SET TASK: Transcribe every one of the records below verbatim, omitting the pictures from your transcription.

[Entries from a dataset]
+-------+

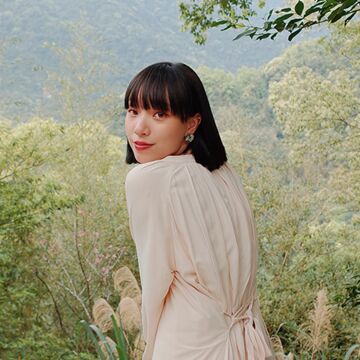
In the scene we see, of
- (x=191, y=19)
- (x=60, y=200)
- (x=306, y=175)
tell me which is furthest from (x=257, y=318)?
(x=306, y=175)

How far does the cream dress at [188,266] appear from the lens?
3.70 feet

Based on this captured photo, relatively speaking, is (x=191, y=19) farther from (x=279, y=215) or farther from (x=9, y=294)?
(x=279, y=215)

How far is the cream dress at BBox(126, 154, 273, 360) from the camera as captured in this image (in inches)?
44.4

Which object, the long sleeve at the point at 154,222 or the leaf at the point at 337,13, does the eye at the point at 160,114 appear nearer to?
the long sleeve at the point at 154,222

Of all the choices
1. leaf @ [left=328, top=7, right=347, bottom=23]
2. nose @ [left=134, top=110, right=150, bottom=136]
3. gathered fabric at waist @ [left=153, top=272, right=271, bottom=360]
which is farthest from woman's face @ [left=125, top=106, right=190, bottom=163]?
leaf @ [left=328, top=7, right=347, bottom=23]

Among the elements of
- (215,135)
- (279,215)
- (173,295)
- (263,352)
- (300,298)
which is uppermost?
(215,135)

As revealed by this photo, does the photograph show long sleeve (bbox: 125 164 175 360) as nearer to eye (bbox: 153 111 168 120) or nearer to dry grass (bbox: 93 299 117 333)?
eye (bbox: 153 111 168 120)

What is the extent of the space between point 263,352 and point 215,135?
0.38m

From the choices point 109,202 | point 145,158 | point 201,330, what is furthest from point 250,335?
point 109,202

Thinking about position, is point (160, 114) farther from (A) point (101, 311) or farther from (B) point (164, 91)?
(A) point (101, 311)

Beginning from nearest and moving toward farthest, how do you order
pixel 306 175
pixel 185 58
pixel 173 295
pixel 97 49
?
pixel 173 295 → pixel 306 175 → pixel 97 49 → pixel 185 58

+-------+

COMPLETE OUTPUT:
In the scene we see, of
- (x=191, y=19)
- (x=60, y=200)
- (x=306, y=175)
tell me which is furthest from (x=257, y=318)?
(x=306, y=175)

How far does the cream dress at [188,266] appear from the lens?
3.70 feet

Based on this captured photo, relatively speaking, is (x=191, y=19) farther from (x=279, y=215) or farther from (x=9, y=294)?
(x=279, y=215)

How far is the cream dress at BBox(126, 154, 273, 360) from the camera as captured in this image (in inches)?
44.4

Which object, the long sleeve at the point at 154,222 or the leaf at the point at 337,13, does the eye at the point at 160,114 appear nearer to?
the long sleeve at the point at 154,222

Of all the choices
1. leaf @ [left=328, top=7, right=347, bottom=23]
2. nose @ [left=134, top=110, right=150, bottom=136]
3. gathered fabric at waist @ [left=153, top=272, right=271, bottom=360]
which is farthest from woman's face @ [left=125, top=106, right=190, bottom=163]?
leaf @ [left=328, top=7, right=347, bottom=23]

Among the elements of
- (215,135)
- (279,215)
- (173,295)
- (263,352)
- (300,298)
which is uppermost?
(215,135)

As revealed by this photo, does the photograph show long sleeve (bbox: 125 164 175 360) as nearer to eye (bbox: 153 111 168 120) or nearer to dry grass (bbox: 93 299 117 333)?
eye (bbox: 153 111 168 120)

What is the extent of the space between point 263,352 and point 215,135?
0.38m

From the choices point 109,202 | point 145,158 | point 201,330, what is furthest from point 250,335?
point 109,202

Thinking about position, is point (160, 114) farther from (A) point (101, 311) or farther from (B) point (164, 91)?
(A) point (101, 311)

Beginning from nearest and moving toward farthest, how do you order
pixel 306 175
pixel 185 58
pixel 173 295
pixel 97 49
?
pixel 173 295 → pixel 306 175 → pixel 97 49 → pixel 185 58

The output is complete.